What this task involves: Reproduce every one of the records below verbatim, leaving out the pictures.

Dataset entries:
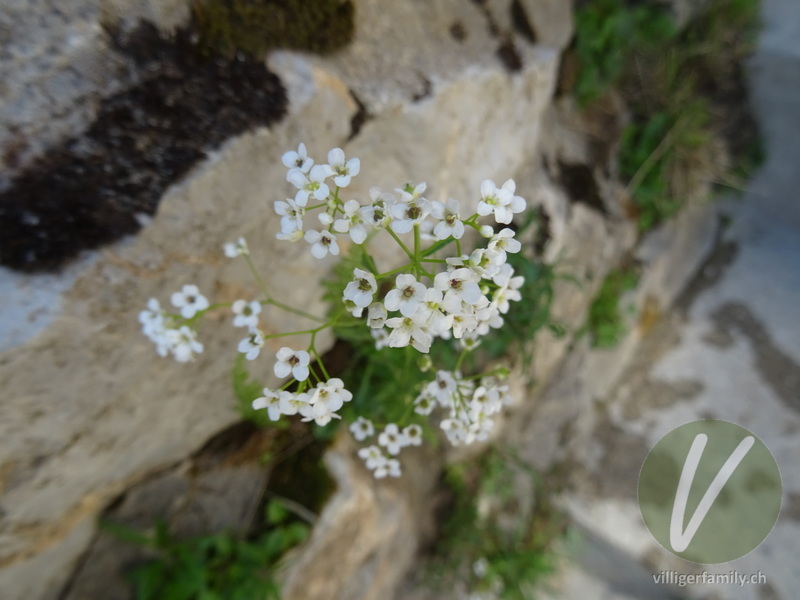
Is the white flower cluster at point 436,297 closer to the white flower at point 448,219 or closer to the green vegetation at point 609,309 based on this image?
the white flower at point 448,219

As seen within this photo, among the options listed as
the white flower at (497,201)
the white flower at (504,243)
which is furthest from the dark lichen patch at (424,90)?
the white flower at (504,243)

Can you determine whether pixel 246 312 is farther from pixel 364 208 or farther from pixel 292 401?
pixel 364 208

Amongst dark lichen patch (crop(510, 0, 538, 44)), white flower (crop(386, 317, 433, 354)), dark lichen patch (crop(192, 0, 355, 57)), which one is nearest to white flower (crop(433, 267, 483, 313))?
white flower (crop(386, 317, 433, 354))

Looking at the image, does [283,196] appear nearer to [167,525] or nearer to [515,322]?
[515,322]

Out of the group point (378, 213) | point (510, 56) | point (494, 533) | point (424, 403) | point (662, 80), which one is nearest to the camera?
point (378, 213)

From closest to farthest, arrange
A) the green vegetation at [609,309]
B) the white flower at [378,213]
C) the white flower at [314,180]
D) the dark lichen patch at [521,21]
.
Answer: the white flower at [378,213]
the white flower at [314,180]
the dark lichen patch at [521,21]
the green vegetation at [609,309]

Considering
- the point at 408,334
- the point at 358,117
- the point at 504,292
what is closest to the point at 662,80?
the point at 358,117

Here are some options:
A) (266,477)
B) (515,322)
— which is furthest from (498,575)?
(515,322)
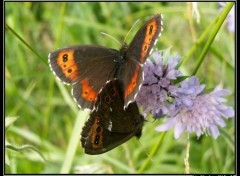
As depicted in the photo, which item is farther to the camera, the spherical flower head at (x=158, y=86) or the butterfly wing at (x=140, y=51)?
the spherical flower head at (x=158, y=86)

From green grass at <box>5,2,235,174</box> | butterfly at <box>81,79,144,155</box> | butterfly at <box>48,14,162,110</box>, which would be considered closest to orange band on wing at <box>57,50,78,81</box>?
butterfly at <box>48,14,162,110</box>

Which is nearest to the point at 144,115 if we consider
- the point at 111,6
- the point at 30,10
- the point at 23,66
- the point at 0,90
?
the point at 0,90

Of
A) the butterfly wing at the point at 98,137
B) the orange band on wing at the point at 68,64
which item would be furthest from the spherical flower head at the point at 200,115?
the orange band on wing at the point at 68,64

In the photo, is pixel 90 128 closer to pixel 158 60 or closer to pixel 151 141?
pixel 158 60

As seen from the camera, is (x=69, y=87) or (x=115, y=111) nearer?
(x=115, y=111)

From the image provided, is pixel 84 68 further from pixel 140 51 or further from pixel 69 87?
pixel 69 87

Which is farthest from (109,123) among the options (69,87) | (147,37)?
(69,87)

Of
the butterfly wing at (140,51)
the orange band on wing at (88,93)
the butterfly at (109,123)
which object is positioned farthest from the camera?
the orange band on wing at (88,93)

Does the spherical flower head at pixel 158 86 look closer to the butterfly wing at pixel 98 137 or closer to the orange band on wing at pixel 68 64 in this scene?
the butterfly wing at pixel 98 137
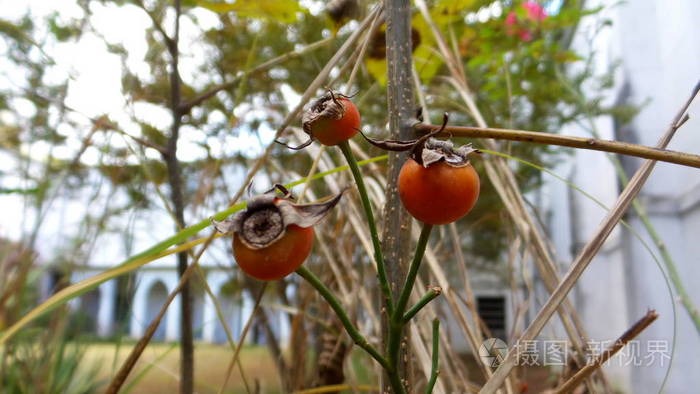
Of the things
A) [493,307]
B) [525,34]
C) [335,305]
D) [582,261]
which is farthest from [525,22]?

Worked solution:
Is the white flower cluster at point 436,297 closer to the white flower at point 448,219 or closer to the green vegetation at point 609,309 based on this image?
the white flower at point 448,219

As seen within this photo, among the options listed as
the white flower at (497,201)
the white flower at (504,243)
which is furthest from the dark lichen patch at (424,90)?
the white flower at (504,243)

Can you determine whether pixel 246 312 is farther from pixel 364 208 or farther from pixel 292 401?
pixel 364 208

Amongst dark lichen patch (crop(510, 0, 538, 44)), white flower (crop(386, 317, 433, 354)), dark lichen patch (crop(192, 0, 355, 57)), which one is nearest to white flower (crop(433, 267, 483, 313))?
white flower (crop(386, 317, 433, 354))

Looking at the image, does [283,196] appear nearer to [167,525] or nearer to [515,322]?
[515,322]

Out of the group point (378, 213) | point (510, 56) | point (494, 533) | point (424, 403) | point (662, 80), which one is nearest to the camera?
point (378, 213)

From closest to farthest, arrange
A) the green vegetation at [609,309]
B) the white flower at [378,213]
C) the white flower at [314,180]
D) the dark lichen patch at [521,21]
.
Answer: the white flower at [378,213]
the white flower at [314,180]
the dark lichen patch at [521,21]
the green vegetation at [609,309]

Considering
- the point at 408,334
- the point at 358,117
- the point at 504,292
what is closest to the point at 662,80?
the point at 358,117

Here are some options:
A) (266,477)
B) (515,322)
— which is furthest from (498,575)?
(515,322)
As depicted in the photo, which item is farther to the camera, the spherical flower head at (x=158, y=86) or the butterfly wing at (x=140, y=51)?
the spherical flower head at (x=158, y=86)

From green grass at <box>5,2,235,174</box> | butterfly at <box>81,79,144,155</box> | butterfly at <box>48,14,162,110</box>, which would be considered closest to orange band on wing at <box>57,50,78,81</box>?
butterfly at <box>48,14,162,110</box>

Which is nearest to the point at 144,115 if we consider
- the point at 111,6
- the point at 30,10
- the point at 23,66
- the point at 0,90
?
the point at 0,90

Of
A) the butterfly wing at the point at 98,137
B) the orange band on wing at the point at 68,64
which item would be furthest from the spherical flower head at the point at 200,115?
the orange band on wing at the point at 68,64

In the photo, is pixel 90 128 closer to pixel 158 60 or closer to pixel 151 141?
pixel 158 60

As seen from the camera, is (x=69, y=87) or (x=115, y=111) nearer?
(x=115, y=111)

From the image provided, is pixel 84 68 further from pixel 140 51 or further from pixel 69 87?
pixel 69 87

Which is farthest from (109,123) among the options (69,87) | (147,37)?
(69,87)

Of
the butterfly wing at (140,51)
the orange band on wing at (88,93)
the butterfly at (109,123)
which object is positioned farthest from the camera?
the orange band on wing at (88,93)

Does the spherical flower head at pixel 158 86 look closer to the butterfly wing at pixel 98 137 or closer to the orange band on wing at pixel 68 64 in this scene?
the butterfly wing at pixel 98 137
Of the things
A) [493,307]
B) [525,34]
C) [335,305]
D) [582,261]
which is farthest from [525,22]?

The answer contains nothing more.